II. LA NOUVELLE COMMUNICATION SUR LES SERVICES D'INTÉRÊT GÉNÉRAL

Avant d'analyser le contenu de la communication de la Commission, je crois qu'il n'est pas inutile de replacer ce texte dans l'évolution du contexte économique et politique depuis 1996.

A. L'ÉVOLUTION DU CONTEXTE ÉCONOMIQUE ET POLITIQUE

1. La poursuite du processus de libéralisation

a) L'ouverture croissante des secteurs monopolistiques

Le chapitre 4 de la communication de la Commission sur les services d'intérêt général en Europe fait un bilan, secteur par secteur, de l'expérience acquise en matière de libéralisation de certains services d'intérêt général dans l'Union européenne.

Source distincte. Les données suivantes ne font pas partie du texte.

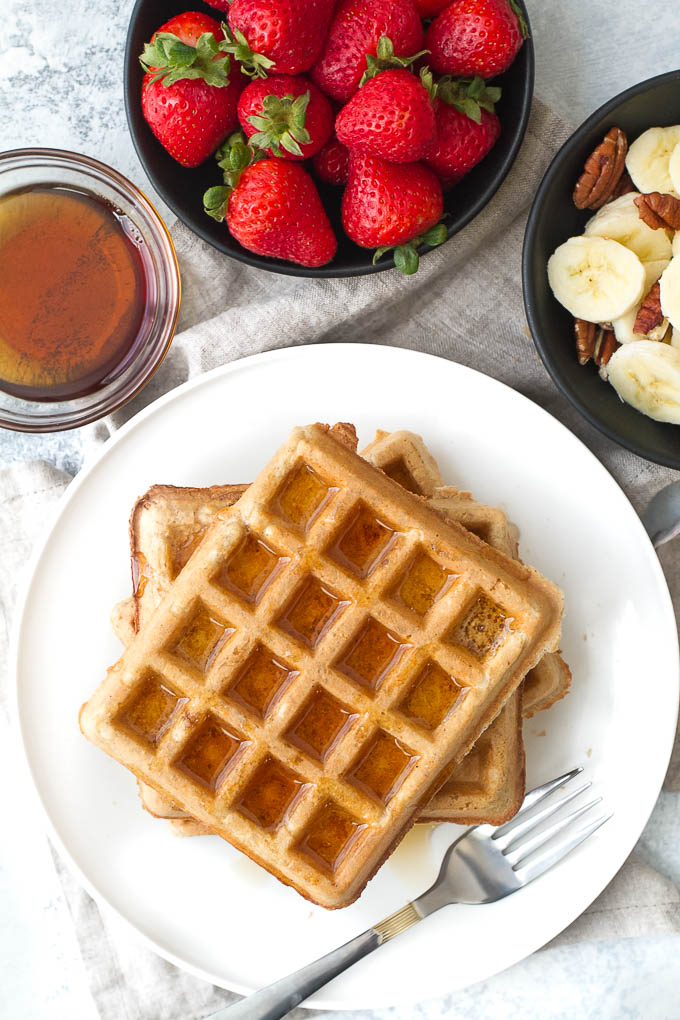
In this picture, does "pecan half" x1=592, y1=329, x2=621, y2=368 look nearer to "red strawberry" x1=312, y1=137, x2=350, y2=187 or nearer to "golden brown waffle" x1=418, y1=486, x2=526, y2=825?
"golden brown waffle" x1=418, y1=486, x2=526, y2=825

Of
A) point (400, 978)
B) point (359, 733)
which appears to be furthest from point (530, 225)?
point (400, 978)

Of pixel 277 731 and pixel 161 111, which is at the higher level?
pixel 161 111

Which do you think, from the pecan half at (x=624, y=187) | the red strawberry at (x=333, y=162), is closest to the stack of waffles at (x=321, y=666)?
the red strawberry at (x=333, y=162)

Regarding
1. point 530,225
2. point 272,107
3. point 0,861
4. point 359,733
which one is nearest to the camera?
point 359,733

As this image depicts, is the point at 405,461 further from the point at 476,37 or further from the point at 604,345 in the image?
the point at 476,37

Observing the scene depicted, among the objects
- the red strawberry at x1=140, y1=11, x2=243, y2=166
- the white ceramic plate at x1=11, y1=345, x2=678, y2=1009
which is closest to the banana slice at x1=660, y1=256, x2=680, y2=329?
the white ceramic plate at x1=11, y1=345, x2=678, y2=1009

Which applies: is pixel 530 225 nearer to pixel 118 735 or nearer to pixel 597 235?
pixel 597 235
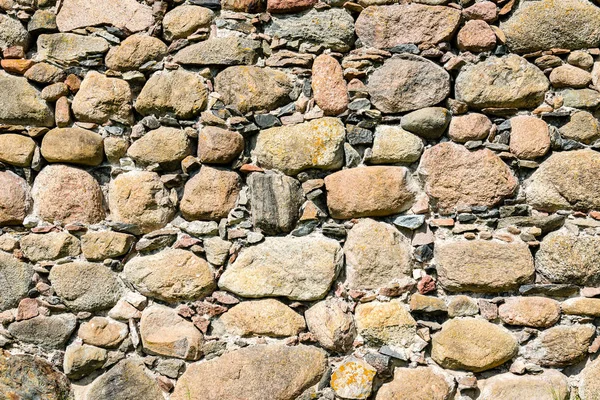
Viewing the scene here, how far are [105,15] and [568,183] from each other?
2500mm

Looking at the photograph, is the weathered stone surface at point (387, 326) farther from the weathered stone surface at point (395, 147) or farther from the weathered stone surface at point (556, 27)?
the weathered stone surface at point (556, 27)

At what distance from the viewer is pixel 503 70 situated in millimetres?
2445

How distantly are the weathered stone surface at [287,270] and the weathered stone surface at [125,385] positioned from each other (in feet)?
1.83

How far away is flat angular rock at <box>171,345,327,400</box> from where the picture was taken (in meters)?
2.28

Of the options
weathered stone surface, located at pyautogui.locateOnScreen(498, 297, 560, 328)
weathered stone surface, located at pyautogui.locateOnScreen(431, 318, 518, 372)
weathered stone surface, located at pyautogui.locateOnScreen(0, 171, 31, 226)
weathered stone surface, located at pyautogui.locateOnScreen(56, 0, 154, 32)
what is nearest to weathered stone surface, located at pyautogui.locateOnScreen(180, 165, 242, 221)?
weathered stone surface, located at pyautogui.locateOnScreen(0, 171, 31, 226)

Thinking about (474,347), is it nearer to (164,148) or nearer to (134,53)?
(164,148)

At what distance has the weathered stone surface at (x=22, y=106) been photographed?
253 cm

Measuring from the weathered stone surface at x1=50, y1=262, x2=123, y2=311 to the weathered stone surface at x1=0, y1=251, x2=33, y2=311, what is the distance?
5.4 inches

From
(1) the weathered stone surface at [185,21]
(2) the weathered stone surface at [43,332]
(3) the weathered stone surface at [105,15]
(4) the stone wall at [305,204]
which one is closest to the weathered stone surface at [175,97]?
(4) the stone wall at [305,204]

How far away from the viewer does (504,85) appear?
2439 millimetres

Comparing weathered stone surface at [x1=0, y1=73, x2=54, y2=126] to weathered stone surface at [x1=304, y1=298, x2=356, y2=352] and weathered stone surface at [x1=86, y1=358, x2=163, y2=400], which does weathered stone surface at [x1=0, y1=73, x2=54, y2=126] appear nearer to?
weathered stone surface at [x1=86, y1=358, x2=163, y2=400]

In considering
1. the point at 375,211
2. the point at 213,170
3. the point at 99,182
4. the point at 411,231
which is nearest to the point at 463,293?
the point at 411,231

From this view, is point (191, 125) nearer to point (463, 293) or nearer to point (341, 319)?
point (341, 319)

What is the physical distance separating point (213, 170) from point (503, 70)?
1513 mm
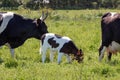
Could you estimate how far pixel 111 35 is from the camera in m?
14.1

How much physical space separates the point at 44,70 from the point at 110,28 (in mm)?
3609

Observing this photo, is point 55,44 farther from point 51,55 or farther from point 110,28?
point 110,28

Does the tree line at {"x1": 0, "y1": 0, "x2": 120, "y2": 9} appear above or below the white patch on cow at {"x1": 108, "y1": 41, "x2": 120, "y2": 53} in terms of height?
below

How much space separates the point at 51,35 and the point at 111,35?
2.03 meters

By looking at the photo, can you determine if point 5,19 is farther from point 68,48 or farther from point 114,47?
point 114,47

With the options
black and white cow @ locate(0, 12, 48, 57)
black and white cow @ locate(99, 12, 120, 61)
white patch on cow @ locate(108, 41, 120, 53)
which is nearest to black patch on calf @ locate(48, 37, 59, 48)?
black and white cow @ locate(0, 12, 48, 57)

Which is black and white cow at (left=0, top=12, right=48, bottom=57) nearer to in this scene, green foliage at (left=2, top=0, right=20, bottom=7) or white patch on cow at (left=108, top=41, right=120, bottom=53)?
white patch on cow at (left=108, top=41, right=120, bottom=53)

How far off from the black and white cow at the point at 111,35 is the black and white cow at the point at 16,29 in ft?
7.58

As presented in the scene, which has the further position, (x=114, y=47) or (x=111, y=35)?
(x=111, y=35)

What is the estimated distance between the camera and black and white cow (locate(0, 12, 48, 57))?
14875mm

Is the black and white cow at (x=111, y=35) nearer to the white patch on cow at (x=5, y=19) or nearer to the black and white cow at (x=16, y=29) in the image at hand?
the black and white cow at (x=16, y=29)

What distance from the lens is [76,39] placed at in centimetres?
1983

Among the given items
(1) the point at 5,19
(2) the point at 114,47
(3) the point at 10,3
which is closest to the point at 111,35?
(2) the point at 114,47

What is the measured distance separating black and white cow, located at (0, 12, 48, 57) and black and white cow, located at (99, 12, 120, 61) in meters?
2.31
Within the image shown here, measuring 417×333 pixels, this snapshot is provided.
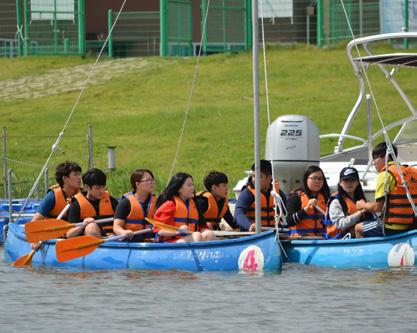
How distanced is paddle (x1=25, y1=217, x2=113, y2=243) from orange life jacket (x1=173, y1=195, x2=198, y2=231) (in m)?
1.03

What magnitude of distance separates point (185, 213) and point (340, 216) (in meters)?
1.69

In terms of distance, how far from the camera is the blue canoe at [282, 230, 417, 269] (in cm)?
1530

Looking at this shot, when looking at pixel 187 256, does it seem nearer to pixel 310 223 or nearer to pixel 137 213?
pixel 137 213

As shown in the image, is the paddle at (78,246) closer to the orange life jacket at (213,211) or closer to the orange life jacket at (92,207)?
the orange life jacket at (92,207)

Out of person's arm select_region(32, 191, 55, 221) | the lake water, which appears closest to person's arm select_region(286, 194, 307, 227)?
the lake water

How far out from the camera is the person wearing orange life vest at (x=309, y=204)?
629 inches

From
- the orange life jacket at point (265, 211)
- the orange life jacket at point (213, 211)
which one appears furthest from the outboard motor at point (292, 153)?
the orange life jacket at point (213, 211)

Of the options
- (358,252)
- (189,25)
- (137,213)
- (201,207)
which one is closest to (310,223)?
(358,252)

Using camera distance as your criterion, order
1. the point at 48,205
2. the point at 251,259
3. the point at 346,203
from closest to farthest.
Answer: the point at 251,259, the point at 346,203, the point at 48,205

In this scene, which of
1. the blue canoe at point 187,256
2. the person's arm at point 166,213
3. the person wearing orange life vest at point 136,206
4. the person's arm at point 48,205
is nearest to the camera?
the blue canoe at point 187,256

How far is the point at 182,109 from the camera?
30.6m

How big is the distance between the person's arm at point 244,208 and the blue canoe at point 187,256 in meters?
1.07

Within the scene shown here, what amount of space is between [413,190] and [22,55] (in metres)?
23.5

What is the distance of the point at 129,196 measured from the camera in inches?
634
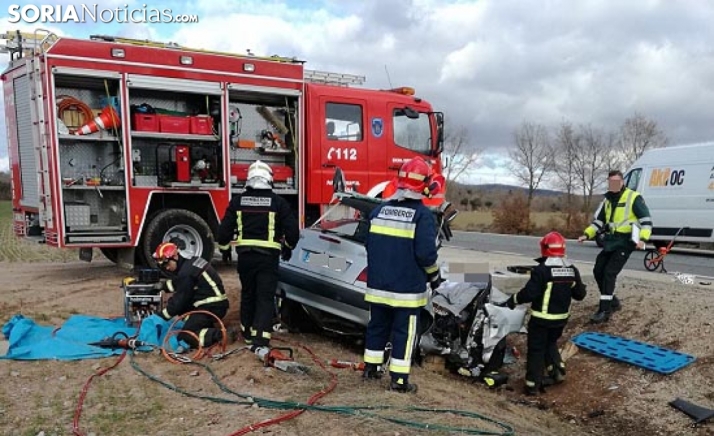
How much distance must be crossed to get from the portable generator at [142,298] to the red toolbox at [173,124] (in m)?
3.10

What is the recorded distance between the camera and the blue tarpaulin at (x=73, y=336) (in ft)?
16.9

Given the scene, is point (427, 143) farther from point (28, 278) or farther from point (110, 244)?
point (28, 278)

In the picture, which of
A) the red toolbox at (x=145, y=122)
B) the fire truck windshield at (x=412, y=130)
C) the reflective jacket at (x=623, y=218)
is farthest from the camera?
the fire truck windshield at (x=412, y=130)

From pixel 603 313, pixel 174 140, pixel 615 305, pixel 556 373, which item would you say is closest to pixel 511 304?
pixel 556 373

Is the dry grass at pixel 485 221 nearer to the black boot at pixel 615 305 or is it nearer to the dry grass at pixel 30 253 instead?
the dry grass at pixel 30 253

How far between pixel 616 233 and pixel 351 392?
390 centimetres

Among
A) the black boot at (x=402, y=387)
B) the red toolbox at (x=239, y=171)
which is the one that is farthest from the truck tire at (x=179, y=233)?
the black boot at (x=402, y=387)

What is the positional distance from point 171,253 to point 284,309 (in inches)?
52.2

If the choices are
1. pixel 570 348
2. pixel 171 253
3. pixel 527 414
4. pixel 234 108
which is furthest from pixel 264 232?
pixel 234 108

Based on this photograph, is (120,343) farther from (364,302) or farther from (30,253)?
(30,253)

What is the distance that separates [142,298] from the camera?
19.8ft

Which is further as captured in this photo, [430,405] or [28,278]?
[28,278]

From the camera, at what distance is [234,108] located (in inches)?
366

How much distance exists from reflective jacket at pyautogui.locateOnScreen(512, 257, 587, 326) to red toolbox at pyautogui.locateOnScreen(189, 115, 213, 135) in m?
5.45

Selon la communication de la Commission, " la libéralisation des services entreprise dans le cadre du programme sur le marché unique semble avoir eu un impact positif sur la disponibilité, la qualité et le prix des services d'intérêt général ".

Toutefois, la Commission nuance aussitôt cette remarque générale, en ajoutant que " cela ne veut pas dire que ces services fonctionnent nécessairement de façon satisfaisante. En effet, d'autres facteurs entrent en ligne de compte, tels que le prix des équipements nécessaires pour être connecté, les engorgements ou diverses pratiques concurrentielles qui n'ont pas encore pu être traitées de façon adéquate, ou encore l'absence de mécanismes de recours effectifs pour les utilisateurs en cas de dysfonctionnement des services. De ce fait, les différentes couches de la société et les différentes parties de la Communauté n'ont pas encore pu toutes recueillir pleinement les fruits de la libéralisation. "

b) Un mouvement apprécié par l'opinion publique européenne

La Commission s'est appuyée sur un sondage réalisé par Eurobaromètre, à sa demande, pour évaluer l'opinion des habitants de l'Union européenne sur les services publics (1(*)). Les résultats de ce sondage sont plutôt encourageants. La satisfaction des consommateurs sur un certain nombre de paramètres (accès, prix, qualité, informations disponibles, conditions, plaintes) a été mesurée individuellement pour un panier déterminé de services, comprenant la téléphonie, l'électricité, le gaz, l'eau, les services postaux, les transports urbains et les services ferroviaires interurbains.

Tant l'accès aux différents services que leur utilisation varient considérablement. Par exemple, près de 13 % des personnes interrogées n'ont pas accès au gaz et près de 7 % déclarent n'avoir aucun accès aux services ferroviaires interurbains. L'électricité, la poste et l'eau constituent les services les plus proches de ce que l'on pourrait appeler une disponibilité réellement universelle. Si l'on se base sur la réponse " sans objet " aux questions suivantes, il semblerait que l'utilisation effective des services suit de près leur disponibilité physique.

En termes de prix, ce sont les services postaux qui ont reçu l'appréciation la plus positive, suivis de la distribution d'eau, de gaz et d'électricité. Malgré cela, comme plus de 30 % des personnes interrogées ont considéré que les prix étaient déraisonnables ou excessifs dans chaque cas, on peut considérer que les consommateurs sont très peu satisfaits du niveau actuel des prix. Ce sont la téléphonie et les services ferroviaires interurbains qui ont suscité le nombre le plus élevé de réponses défavorables. Les opinions sur la qualité des services sont généralement favorables, sauf pour les transports et, dans une moindre mesure, pour les services postaux.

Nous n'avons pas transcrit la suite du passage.